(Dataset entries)

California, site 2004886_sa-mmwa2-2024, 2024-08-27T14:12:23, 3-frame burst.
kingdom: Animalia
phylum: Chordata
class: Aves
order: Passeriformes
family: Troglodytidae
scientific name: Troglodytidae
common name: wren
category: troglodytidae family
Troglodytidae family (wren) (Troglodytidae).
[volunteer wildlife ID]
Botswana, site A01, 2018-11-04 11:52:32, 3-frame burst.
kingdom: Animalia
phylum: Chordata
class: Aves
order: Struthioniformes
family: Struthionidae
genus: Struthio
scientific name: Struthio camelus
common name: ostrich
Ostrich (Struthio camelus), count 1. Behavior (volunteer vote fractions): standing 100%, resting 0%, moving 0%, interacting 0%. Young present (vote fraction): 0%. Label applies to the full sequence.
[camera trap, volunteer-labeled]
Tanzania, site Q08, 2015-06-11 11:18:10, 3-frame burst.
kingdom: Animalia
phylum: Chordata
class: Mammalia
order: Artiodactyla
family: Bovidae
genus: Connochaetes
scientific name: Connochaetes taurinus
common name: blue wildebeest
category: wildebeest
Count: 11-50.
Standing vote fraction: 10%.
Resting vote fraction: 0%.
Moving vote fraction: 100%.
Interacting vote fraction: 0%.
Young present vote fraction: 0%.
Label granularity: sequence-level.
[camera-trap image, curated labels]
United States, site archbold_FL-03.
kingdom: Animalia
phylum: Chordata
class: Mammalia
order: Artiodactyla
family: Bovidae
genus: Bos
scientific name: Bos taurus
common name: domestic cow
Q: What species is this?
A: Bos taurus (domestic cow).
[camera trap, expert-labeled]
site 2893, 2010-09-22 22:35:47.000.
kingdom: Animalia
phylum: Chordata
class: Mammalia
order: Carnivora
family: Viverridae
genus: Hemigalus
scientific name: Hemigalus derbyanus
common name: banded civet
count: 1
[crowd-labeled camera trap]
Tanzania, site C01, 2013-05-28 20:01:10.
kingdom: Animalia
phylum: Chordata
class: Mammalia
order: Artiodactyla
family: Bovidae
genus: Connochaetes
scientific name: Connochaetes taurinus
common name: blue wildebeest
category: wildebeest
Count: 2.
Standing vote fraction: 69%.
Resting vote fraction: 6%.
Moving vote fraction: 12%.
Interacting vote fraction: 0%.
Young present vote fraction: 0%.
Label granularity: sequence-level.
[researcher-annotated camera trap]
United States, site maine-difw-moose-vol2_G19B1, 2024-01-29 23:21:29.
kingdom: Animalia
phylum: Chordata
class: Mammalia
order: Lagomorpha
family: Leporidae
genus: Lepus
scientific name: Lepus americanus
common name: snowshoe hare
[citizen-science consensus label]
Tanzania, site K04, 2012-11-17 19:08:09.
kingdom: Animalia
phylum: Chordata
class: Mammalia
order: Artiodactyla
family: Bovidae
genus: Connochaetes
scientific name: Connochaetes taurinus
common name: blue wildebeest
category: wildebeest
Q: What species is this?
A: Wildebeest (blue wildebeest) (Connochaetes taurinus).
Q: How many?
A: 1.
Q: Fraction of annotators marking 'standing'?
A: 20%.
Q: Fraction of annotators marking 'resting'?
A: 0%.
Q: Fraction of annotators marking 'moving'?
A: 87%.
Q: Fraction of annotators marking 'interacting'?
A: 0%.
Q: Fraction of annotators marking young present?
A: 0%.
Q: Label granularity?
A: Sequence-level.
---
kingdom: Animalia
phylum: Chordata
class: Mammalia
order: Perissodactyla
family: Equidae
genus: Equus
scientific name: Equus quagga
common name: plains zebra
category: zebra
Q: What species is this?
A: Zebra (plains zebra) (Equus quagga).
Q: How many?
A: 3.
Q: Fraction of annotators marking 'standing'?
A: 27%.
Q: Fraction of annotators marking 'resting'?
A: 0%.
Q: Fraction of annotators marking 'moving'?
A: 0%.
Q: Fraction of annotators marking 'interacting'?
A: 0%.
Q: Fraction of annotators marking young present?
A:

[What this task involves] Using the entries above, determine how many lines include the string "site" and write only that number.

[Answer to this exercise] 8